Secondly, we’ve created a small project creation API external to Keystone to handle access control for who is able to create projects.  It does some additional RBAC checking and allows some delegation of permissions.  This provides a mechanism for users to self-create projects via our UI, without actually granting them that higher level access within OpenStack.

We also carry some significant patches against Nova and Neutron to enable proper VM and network scheduling within our L3 network model.  These are detailed in the later architecture posts about those services.

What’s Next?

We’re excited to complete the build out of our baseline platform in all our global data centers so we can focus on adding new features.  Here are some major items on our roadmap for 2016:

LBaaS (aka Load Balancing without Tickets)

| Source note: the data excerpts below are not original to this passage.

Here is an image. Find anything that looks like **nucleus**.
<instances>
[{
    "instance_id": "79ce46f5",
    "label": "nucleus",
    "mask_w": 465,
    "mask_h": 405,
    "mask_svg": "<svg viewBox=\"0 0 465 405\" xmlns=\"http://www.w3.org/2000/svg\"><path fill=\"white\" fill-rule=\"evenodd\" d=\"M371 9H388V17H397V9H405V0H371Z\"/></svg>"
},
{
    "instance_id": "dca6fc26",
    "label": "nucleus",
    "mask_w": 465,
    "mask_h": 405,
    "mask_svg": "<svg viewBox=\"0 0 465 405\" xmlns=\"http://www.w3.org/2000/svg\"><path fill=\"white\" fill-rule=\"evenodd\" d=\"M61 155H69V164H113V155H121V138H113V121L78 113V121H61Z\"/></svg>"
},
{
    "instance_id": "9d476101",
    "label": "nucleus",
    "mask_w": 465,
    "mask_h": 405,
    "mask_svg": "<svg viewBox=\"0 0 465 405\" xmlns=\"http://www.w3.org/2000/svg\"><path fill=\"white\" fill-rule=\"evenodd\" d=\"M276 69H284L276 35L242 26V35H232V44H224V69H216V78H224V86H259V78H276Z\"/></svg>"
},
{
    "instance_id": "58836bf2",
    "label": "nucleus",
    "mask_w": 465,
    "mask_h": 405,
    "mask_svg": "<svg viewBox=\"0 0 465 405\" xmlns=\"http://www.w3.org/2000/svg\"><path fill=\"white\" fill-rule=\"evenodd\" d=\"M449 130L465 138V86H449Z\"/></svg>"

By far the biggest ask from our users is for LBaaS.  Getting a load balancer set up at Go Daddy today involves tickets to a few different groups and 2 – 4 weeks of waiting.  We want this to be 100% self-service and automated.

And we’re getting close.  After a bunch of work on the A10 LBaaS plugin for Neutron, it’s almost ready.  We are coordinating with our network automation team and A10 engineers on a few last fixes and should be able to deploy this to early adopter users soon for final testing.

Magnum for Containers

The number two ask from users is containers.  So we’ve also dug into Magnum a lot during the last month.  While the Kilo version is somewhat lacking, we’re encouraged by the amount of work going into this project and have already been pulling in the Liberty bits from master.

There’s a long road ahead for us to get Magnum into production.  But we’re excited about the possibilities here.

Cinder Block Storage

This quarter our storage team has begun deploying Ceph infrastructure to all our datacenters and that work should be wrapped up in 2016Q2.  We’re beginning lab work now to get Cinder configured in our dev environments and expect to begin deploying it to some of our regions early in Q1.

Cinder storage for additional volumes will unblock many of our teams that have requirements for more persistent, protected storage.

Bare Metal Provisioning with Ironic

This is purely a man-hours issue.  We’ve wanted to put Ironic in place for a long time to get a better handle on our bare metal provisioning.  We expect to focus on this once most of the baseline Magnum and Cinder work is done.

Bare metal servers through a self-service API will be another huge win for our company.  Building physical servers today, while mostly automated, is still a complicated and painful process for most teams.

A Big Thanks to the Community

Our OpenStack engineering team at Go Daddy is just 6 people.  We could never have accomplished all this in such a short time without the support of the OpenStack community.

Those who have helped us along the way are too many to list, but we want to specifically thank a few organizations that have really gone the extra mile for us:

  • NeCTAR
  • CERN
  • Rackspace
  • Yahoo!
  • iWeb
  • Time Warner Cable

We so appreciate your willingness to help out us fellow operators!  See you in Tokyo!